Givi sostiene il progetto di viaggio “Ritorno al centro” che ha lo scopo di raccogliere fondi per costruire una Scuola Bottega delle Belle Arti nel Sud dell’India.

Professionisti dell’immagine, della comunicazione e dell’avventura off-road saranno i protagonisti di un viaggio fatto di 7 percorsi, da 7 punti del mondo, con 7 tipi di mezzi diversi. La GIVI fornisce gli accessori al team di appassionati motociclisti affiliati al Motoclub Leonessa d’Italia, che partirà da Brescia il 9 giugno.

INVITO APERTO A TUTTI

il 17 febbraio dalle ore 20 al Travel Party a Vallio Castello (Via Sopranico 17 a Vallio Terme- Brescia) per augurare in bocca al lupo ai protagonisti.

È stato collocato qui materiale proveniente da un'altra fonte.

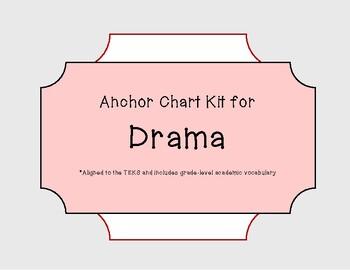 Genre of Drama - The Drama Anchor Chart Kit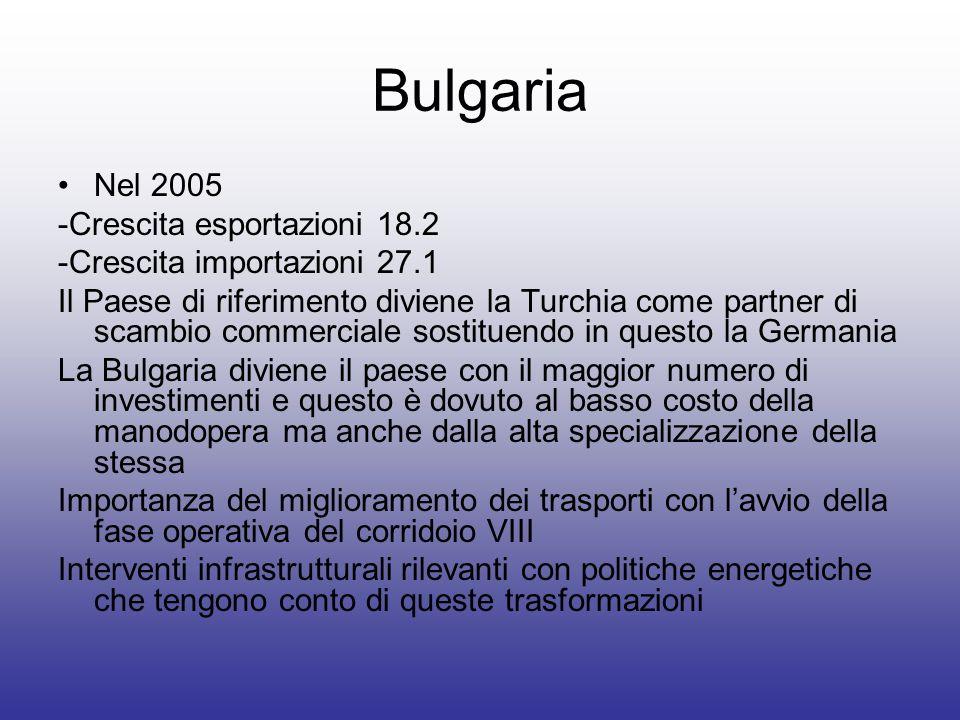 Bulgaria Nel 2005 -Crescita esportazioni 18.2 -Crescita importazioni 27.1 Il Paese di riferimento diviene la Turchia come partner di scambio commercia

In moto per 13 mila chilometri da Brescia a Kannur, nel Kerala, una regione è l’India del Sud; a cavalcioni di una motocicletta per oltre 40 giorni. Questo il programma di uno dei 7 gruppi di viaggiatori che, ognuno con un mezzo diverso (a piedi, in Apecar, per mare etc) e da diverse parti del mondo, stanno per partire diretti a Kannur, dove tutti si dovranno ritrovare il 17 luglio 2017.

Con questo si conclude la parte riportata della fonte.